Since we want to prove that $$\int_{0}^{T} g(x) dx =\int_{a}^{a+T} g(x) dx,$$ let's break the integral from 0 to T into two parts, from 0 to a and from a to T: $$\int_{0}^{T} g(x) dx =\int_{0}^{a} g(x) dx + \int_{a}^{T} g(x)dx.$$

Show the hint relation

We need to show that $$\int_{0}^{a} g(x) dx=\int_{T}^{a+T} g(x) dx .$$ To do this, we will use the change of variable s = x - T, so \(x = s + T\) and \(dx = ds\). The limits of integration change as well which gives us: $$\int_{0}^{a} g(x) dx = \int_{-T}^{-T+a} g(s+T) ds.$$ Since g is a periodic function with period T, we have g(s+T) = g(s), so the integral becomes $$\int_{-T}^{-T+a} g(s+T) ds = \int_{-T}^{-T+a} g(s) ds.$$ We notice that this last integral has exactly the same integrand as the one we want to prove but with different limits of integration, since the change of variables was just a translation. Therefore, we have shown that $$\int_{0}^{a} g(x)dx = \int_{-T}^{-T+a} g(s) ds = \int_{T}^{a+T} g(x) dx.$$

Conclude the proof for (a)

Refer back to Step 1 where we broke the integral from 0 to T into two parts, and substitute the relation we just found in Step 2: $$\int_{0}^{T} g(x) dx = \int_{0}^{a} g(x) dx + \int_{a}^{T} g(x) dx = \int_{T}^{a+T} g(x) dx + \int_{a}^{T} g(x) dx.$$ Now we have shown that $$\int_{0}^{T} g(x) dx = \int_{a}^{a+T} g(x) dx.$$ (b)

Change a, not necessarily in 0

We can now modify the proof to hold for any value of a, not just when 0 <= a <= T. If a is not in this range, a can be written as \(a = Tq + a'\), where q is an integer and 0 <= a' <= T. Now, we have $$\int_{a}^{a+T} g(x) dx = \int_{Tq+a'}^{Tq+a'+T} g(x) dx.$$ From the result in part (a), we know that $$\int_{0}^{T} g(x) dx = \int_{a'}^{a'+T} g(x) dx.$$ We can apply this result to the integral above, with \(a'\) taking the place of \(a\): $$\int_{Tq+a'}^{Tq+a'+T} g(x) dx = \int_{0}^{T} g(x) dx.$$ Hence, we have shown that for any value of a, $$\int_{0}^{T} g(x) dx = \int_{a}^{a+T} g(x) dx.$$ (c)

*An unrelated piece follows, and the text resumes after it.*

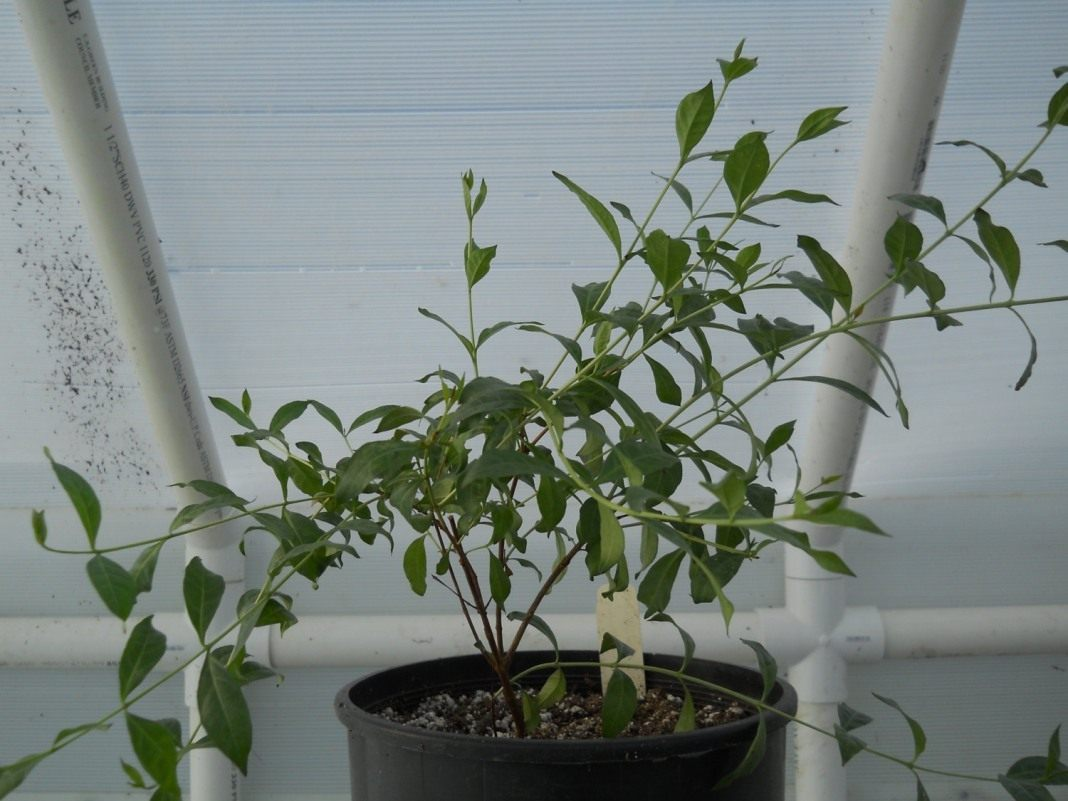 Lawsonia-inermis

Show the integral is the same for any a and b

Lastly, we want to show that for any values of a and b, $$\int_{a}^{a+T} g(x) dx = \int_{b}^{b+T} g(x) dx.$$ Using the result from part (b), we know that $$\int_{0}^{T} g(x) dx = \int_{a}^{a+T} g(x) dx$$ and $$\int_{0}^{T} g(x) dx = \int_{b}^{b+T} g(x) dx.$$ Since both of these integrals are equal to the integral from 0 to T, it follows that they are equal to each other: $$\int_{a}^{a+T} g(x) dx = \int_{b}^{b+T} g(x) dx.$$ This concludes the proof for part (c) and the whole exercise.

Key concepts

Periodic Functions

Periodic functions are fascinating because they repeat their values at regular intervals. Imagine a wave traveling across the ocean. Every crest and trough occurs at predictable intervals, much like a periodic function. Mathematically, a function \( g(x) \) is periodic if there exists a positive number \( T \) (known as the period) such that:

• \( g(x + T) = g(x) \) for all values of \( x \).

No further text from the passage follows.